_Task requirements:_ Look through the entries and report how many lines include the word "level". Give the number alone.
***
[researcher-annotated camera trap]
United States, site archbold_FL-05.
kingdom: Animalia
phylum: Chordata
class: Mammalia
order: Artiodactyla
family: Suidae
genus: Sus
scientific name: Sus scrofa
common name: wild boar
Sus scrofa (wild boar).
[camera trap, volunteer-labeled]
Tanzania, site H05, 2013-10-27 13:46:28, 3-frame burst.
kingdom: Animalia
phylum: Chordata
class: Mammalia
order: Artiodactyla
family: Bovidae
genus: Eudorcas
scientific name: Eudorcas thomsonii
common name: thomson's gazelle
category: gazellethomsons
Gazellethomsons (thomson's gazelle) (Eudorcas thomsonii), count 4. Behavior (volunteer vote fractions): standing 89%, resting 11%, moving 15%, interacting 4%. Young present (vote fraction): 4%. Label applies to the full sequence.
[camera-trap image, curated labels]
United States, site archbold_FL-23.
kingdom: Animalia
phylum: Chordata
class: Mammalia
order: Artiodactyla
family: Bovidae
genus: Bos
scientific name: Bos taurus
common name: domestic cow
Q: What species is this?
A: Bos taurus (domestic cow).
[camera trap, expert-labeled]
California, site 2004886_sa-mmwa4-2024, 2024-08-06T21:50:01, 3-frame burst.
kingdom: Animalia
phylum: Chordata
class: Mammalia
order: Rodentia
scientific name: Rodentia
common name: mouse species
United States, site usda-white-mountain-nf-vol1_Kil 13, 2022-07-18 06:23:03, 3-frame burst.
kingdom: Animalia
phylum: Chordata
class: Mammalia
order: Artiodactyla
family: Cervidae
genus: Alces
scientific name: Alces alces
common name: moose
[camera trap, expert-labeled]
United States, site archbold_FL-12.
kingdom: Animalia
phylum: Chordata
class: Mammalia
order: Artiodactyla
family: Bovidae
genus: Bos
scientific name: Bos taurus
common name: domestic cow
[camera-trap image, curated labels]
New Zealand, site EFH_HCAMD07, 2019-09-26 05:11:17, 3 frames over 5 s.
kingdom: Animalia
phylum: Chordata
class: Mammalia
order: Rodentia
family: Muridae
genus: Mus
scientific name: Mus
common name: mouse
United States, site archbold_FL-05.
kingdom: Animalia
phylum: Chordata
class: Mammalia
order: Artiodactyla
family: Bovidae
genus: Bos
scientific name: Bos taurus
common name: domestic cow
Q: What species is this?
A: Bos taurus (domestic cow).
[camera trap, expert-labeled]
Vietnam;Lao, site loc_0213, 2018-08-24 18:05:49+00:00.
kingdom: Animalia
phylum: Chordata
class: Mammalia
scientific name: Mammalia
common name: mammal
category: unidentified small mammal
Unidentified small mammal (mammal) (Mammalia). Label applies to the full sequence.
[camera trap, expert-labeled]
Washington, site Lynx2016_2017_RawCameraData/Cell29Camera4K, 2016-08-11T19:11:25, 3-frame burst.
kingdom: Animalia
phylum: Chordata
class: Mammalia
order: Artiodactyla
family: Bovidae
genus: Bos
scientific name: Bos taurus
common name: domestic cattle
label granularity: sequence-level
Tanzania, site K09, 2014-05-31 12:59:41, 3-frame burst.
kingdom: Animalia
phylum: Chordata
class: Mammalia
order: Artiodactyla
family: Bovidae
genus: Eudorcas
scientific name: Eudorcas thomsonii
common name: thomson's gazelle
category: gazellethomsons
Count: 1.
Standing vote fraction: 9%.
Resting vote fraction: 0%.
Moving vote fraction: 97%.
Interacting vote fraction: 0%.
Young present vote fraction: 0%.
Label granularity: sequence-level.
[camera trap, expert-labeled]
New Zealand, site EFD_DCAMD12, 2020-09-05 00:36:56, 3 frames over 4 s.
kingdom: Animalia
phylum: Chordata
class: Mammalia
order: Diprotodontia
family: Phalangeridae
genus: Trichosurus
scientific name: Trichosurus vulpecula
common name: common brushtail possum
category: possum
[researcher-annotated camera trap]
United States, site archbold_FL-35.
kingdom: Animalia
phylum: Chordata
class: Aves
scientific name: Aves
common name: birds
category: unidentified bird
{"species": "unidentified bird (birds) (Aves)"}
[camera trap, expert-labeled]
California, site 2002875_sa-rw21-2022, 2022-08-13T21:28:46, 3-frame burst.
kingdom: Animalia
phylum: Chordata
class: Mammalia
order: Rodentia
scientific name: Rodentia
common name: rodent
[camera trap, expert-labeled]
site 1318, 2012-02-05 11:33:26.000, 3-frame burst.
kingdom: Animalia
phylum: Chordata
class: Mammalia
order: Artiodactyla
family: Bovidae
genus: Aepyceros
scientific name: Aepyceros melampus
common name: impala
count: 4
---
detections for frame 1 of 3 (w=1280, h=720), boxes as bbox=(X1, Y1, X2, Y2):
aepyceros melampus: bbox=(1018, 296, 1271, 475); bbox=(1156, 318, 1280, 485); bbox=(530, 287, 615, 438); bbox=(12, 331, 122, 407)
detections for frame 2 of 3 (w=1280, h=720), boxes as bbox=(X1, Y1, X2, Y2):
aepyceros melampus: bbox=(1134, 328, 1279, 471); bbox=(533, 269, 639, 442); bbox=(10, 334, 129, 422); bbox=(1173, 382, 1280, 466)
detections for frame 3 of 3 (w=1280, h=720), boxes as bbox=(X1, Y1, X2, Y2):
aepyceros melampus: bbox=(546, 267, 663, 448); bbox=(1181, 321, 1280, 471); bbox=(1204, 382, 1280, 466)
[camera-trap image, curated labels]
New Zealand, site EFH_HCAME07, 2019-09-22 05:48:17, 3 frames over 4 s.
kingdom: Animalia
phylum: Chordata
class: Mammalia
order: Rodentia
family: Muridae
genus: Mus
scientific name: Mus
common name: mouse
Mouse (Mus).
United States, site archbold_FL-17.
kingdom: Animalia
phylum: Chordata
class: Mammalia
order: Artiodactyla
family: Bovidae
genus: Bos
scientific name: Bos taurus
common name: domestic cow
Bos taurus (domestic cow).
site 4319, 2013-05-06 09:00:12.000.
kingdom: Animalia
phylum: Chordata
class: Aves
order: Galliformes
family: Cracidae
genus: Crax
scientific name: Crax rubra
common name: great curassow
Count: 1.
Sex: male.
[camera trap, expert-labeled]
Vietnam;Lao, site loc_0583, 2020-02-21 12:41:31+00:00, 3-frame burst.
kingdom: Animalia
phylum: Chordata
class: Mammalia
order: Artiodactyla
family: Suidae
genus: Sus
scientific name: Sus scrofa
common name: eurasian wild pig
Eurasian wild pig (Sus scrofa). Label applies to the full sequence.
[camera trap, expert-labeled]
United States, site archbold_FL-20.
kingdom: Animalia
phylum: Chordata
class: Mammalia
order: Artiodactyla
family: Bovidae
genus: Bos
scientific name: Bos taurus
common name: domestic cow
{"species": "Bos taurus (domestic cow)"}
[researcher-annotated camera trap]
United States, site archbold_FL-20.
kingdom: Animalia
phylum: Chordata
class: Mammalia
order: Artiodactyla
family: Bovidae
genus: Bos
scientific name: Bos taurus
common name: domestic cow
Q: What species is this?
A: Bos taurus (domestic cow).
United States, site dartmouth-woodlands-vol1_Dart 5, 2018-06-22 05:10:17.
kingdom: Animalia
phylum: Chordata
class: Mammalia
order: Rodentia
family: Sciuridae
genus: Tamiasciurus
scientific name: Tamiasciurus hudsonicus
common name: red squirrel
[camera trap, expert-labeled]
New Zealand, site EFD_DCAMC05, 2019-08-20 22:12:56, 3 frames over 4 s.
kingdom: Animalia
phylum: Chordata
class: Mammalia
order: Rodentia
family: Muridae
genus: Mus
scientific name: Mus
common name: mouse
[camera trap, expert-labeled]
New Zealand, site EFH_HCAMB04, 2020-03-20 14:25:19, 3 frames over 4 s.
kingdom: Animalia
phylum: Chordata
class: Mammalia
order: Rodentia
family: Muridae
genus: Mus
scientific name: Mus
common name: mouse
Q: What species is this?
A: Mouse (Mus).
***
_Reply:_ 2